• EXTRAIT DU DOCUMENT
#####

La professeure Marie Connolly, de l’UQAM, prévient qu’on ne doit toutefois pas s’attendre à un virage massif vers le télétravail, mais plutôt à une souplesse accrue de la part des employeurs. Le bureau resterait un environnement irremplaçable pour les entreprises.

Marie Connolly souligne que plusieurs expériences de travail « ne sont pas reproductibles à la maison», comme «avoir une discussion rapide avec des collègues, brasser des idées » et créer des liens de confiance avec les collègues.

Tammy Schirle suggère que le bureau est particulièrement crucial pour les employés en début de carrière, car côtoyer les collègues facilite « l’acquisition de compétence et le mentorat ». Marie Connolly ajoute que les contacts face à face sont indispensables pour intégrer un nouvel employé dans une entreprise.

Mais le télétravail présente des avantages inestimables. Pour Tammy Schirle, pouvoir passer une partie de la semaine en télétravail est à la fois avantageux pour les employeurs et les employés, ces derniers pouvant s’éviter le voyagement vers le bureau, souvent à l’heure de pointe, et avoir plus de temps à consacrer aux affaires familiales.

#####

Entrées tirées d'une collection
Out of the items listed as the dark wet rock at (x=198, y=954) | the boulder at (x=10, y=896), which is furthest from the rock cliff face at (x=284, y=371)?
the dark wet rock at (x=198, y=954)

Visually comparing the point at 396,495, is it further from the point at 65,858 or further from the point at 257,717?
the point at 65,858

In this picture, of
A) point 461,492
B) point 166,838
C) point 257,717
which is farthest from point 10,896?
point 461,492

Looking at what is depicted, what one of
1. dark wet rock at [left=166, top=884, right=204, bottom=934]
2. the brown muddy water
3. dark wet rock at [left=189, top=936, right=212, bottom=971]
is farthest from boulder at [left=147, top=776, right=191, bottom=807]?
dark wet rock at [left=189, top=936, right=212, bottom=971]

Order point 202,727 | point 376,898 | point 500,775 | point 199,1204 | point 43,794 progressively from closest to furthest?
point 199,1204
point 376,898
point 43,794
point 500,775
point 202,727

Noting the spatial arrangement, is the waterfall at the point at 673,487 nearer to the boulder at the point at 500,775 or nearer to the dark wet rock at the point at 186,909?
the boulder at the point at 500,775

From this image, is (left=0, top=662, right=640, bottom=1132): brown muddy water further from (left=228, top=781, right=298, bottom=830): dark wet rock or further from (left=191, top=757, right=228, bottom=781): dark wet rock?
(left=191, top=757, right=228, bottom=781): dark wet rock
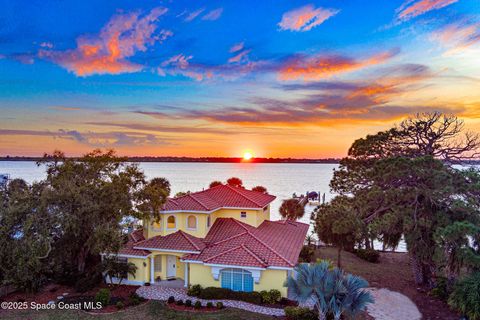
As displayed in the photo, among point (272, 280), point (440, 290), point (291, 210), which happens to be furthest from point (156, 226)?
point (291, 210)

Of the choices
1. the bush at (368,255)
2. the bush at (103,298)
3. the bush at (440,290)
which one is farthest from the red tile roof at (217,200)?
the bush at (440,290)

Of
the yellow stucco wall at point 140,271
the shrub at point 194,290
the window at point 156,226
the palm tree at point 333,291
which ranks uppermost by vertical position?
the window at point 156,226

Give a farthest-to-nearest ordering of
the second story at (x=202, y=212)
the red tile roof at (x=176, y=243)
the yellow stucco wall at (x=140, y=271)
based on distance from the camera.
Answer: the second story at (x=202, y=212) < the yellow stucco wall at (x=140, y=271) < the red tile roof at (x=176, y=243)

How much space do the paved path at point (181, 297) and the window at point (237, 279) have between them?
1151mm

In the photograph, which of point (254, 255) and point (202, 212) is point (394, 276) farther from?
point (202, 212)

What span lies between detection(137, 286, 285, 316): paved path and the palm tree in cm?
354

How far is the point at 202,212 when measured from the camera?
22.5 m

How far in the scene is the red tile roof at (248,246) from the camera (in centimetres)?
1898

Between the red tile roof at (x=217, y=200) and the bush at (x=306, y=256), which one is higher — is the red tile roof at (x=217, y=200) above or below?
above

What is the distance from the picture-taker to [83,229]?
68.4ft

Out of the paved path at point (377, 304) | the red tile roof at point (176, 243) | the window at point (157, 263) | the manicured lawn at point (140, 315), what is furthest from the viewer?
the window at point (157, 263)

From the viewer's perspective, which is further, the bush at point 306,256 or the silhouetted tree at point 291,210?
the silhouetted tree at point 291,210

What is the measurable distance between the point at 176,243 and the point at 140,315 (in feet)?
18.7

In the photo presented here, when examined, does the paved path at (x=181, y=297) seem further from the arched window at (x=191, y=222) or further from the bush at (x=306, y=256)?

#####

• ÉNONCÉ DU PROBLÈME
Reformulez sous forme de liste, s'il vous plaît, le paragraphe de l'extrait sur le télétravail qui commence par « Mais le télétravail présente », en conservant ses faits principaux. Répondez en vous fondant uniquement sur l'extrait.

• PROBLÈME RÉSOLU
- Le télétravail présente des avantages inestimables.
- Selon Tammy Schirle, passer une partie de la semaine en télétravail avantage à la fois les employeurs et les employés.
- Les employés s'évitent le trajet vers le bureau, souvent à l'heure de pointe.
- Ils disposent de plus de temps pour les affaires familiales.